== EXCERPT ==
┄┄┄┄┄┄┄┄┄┄

"""
Online martingale exchangeability tests for a deployed classifier
=================================================================

When a predictive model is deployed in production, a common question arises:
*are the newly arriving labeled observations still exchangeable with the data
used during model development?*

This example answers that question using :class:`~mapie.exchangeability_testing.OnlineMartingaleTest`,
a lightweight, model-agnostic sequential test that converts each new observation
into a conformal p-value and accumulates evidence against exchangeability through
a martingale process.
When the martingale exceeds a threshold ``1 / test_level``, exchangeability is
rejected with at most ``test_level`` probability of a false alarm.
See [1], [2], and [3] for theoretical details and guarantees.

**MAPIE-style workflow.**
Following standard MAPIE practice, we generate a single dataset and split it into:

1. **Train set** (30 %): fit the predictive model.
2. **Conformalization set** (20 %): held-out data used to calibrate the conformal scores.

┄┄┄┄┄┄┄┄┄┄

[Collected data]
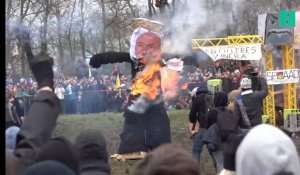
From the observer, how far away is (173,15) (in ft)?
44.7

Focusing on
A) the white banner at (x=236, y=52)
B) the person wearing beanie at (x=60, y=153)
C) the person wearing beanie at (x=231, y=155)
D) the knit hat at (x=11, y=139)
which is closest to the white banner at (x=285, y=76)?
the white banner at (x=236, y=52)

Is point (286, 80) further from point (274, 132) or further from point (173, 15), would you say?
point (274, 132)

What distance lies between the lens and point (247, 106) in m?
8.86

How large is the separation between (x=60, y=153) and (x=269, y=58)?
11.9 m

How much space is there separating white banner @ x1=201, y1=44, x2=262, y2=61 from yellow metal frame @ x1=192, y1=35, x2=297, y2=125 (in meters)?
0.13

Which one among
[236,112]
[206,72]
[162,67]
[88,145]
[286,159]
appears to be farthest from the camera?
[206,72]

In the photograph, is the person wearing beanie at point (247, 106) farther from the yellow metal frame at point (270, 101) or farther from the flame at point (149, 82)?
the yellow metal frame at point (270, 101)

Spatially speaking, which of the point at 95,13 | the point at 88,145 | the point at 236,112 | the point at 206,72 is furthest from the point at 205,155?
the point at 206,72

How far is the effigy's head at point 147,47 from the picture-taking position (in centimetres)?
1055

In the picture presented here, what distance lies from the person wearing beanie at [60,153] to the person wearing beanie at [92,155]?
452 millimetres

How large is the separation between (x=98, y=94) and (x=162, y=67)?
10770 millimetres

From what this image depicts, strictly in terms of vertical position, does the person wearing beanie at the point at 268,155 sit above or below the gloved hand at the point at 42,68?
below

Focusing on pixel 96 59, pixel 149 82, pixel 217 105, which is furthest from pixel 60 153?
pixel 96 59

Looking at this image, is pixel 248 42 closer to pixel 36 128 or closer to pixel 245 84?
pixel 245 84
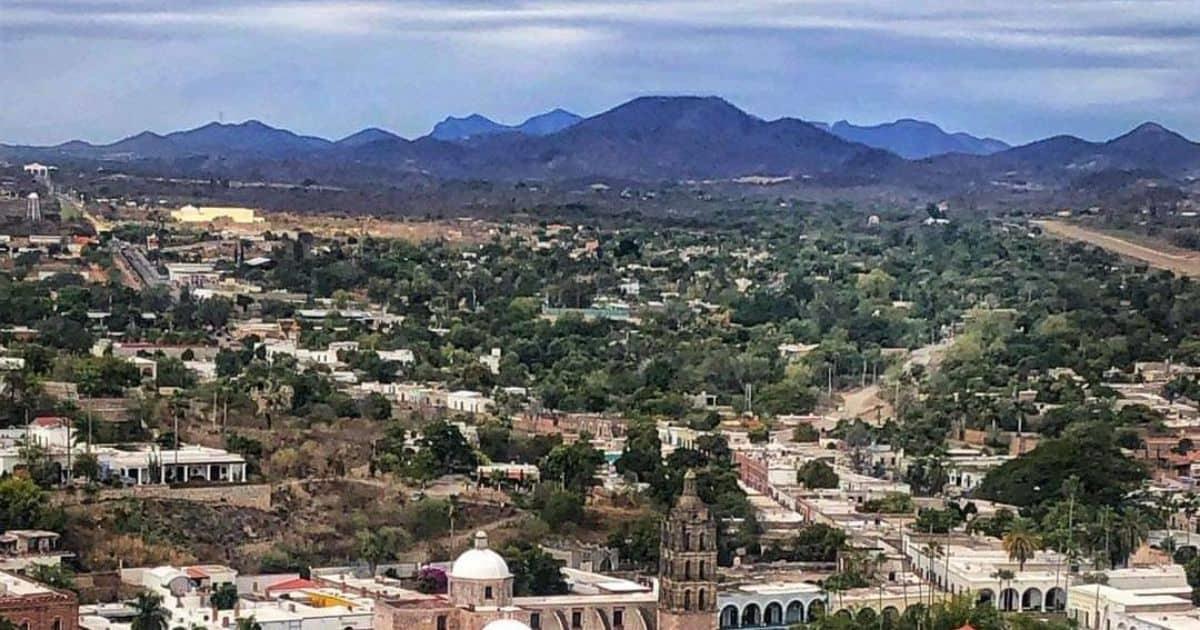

┄┄┄┄┄┄┄┄┄┄

== ABOUT THIS EXERCISE ==
List every phrase shown in bold in the excerpt on online martingale exchangeability tests. The items have no connection to the text.

== PROBLEM SOLUTION ==
MAPIE-style workflow.
Train set
Conformalization set